Inside the atmosphere is relaxed yet luxurious. Décor is modern and sleek, yet a myriad of natural colours and paired back styling keep it from being too try hard.
We arrived at the reception deck of Quatro Passi around 10 minutes early for our reservation. It would seem this was ten minutes too early as we were pointedly ignored by staff fro sometime before a hostess dithered into view to greet us. Luckily once she had found her way to the desk she was all smiles and her warm manner softened the glaring faux pas that’d just occurred.
Upon being led through the restaurant we opted to sit outside by the pool, this was (even if I do say so myself) an excellent choice. Quatro Passi’s outdoor terrace is treated to view of the sprawling entrance way sculpture on one side and the calm sea on the other. In the middle is a courtyard bordered by the hotels rooms and outlets, an infinity pool sits centrally and soft lighting, tonal colours, and relaxed music give the whole area a down to earth ‘holiday’ vibe. The ambience is neither cool, nor showy which enhances its comfort tenfold. My highest praise? The lack of ‘nightclub’ music is a refreshing break from the current Dubai trend of pumping house music in a dining room.
We were greeted by an earnest, friendly waiter who was quick to get us some drinks organised and promptly disappeared to fetch water. He was gone quite some time when our water arrived with another (equally earnest) waitress and in confusion was placed in the neighbouring tables cooler bucket and left there, neither open nor poured.

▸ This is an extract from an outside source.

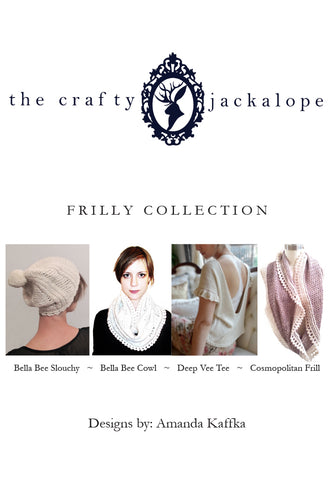 Frilly Collection {booklet}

Still more time passed and eventually our Negronis arrived, they were good, very good. Though inexplicably served in martini glasses.
Eventually our waiter found his way back to our tale to take our order though when we enquired about our water it seemed we took him by surprise.
Being greedy/lazy folk we opted for a tasting menu of chef’s choice and were guided by the most obliging of sommeliers on an appropriate wine choice.
Our first course was Quattro Passi’s signature dish of squid taglitelle: a cold dish with ribbons of soft, melt in the mouth squid sparingly dressed with the lightest of sauces; a true triumph of simplicity done extremely well. The squid was accompanied by a burrata salad to share for the table, rocket, tomatoes and two of the biggest rounds of burratta I’ve ever seen. If anything the burratta salad was the biggest let down of the evening, the tomatoes were bland, anaemic, winter tomatoes and the burrata wasn’t as fresh as it should have been, meaning the cream from the middle didn’t flow and puddle as it could have but stayed rather solid and had a more mousse-like texture.
The following courses were a symphony of flavour and an absolute ode to the art of taking very little and turning it in to something very, very good. All dishes were comprised of perhaps five or less ingredients but the ingredients were so fine they were matched only by the craftsmanship and needed the bare minimum of manipulating to turn them into knock out dishes. A spaghetti vongole with a butter sauce that was so scarce it made its richness almost magical. Taglitelle that was cooked to such a toothsome aldente it elevated its truffle accompaniment to previously unknown heights. And for the love of god, go try the Linguine alla Nerano, you wont regret it. Pasta is at the heart of Quarto Passi’s concept and its easy to see why, Chef Giuseppe Cipriani whose famous for his talent with fresh pasta showcases it here superbly along with an obvious and necessary respect for the simplicity needed to highlight the quality of the ingredients.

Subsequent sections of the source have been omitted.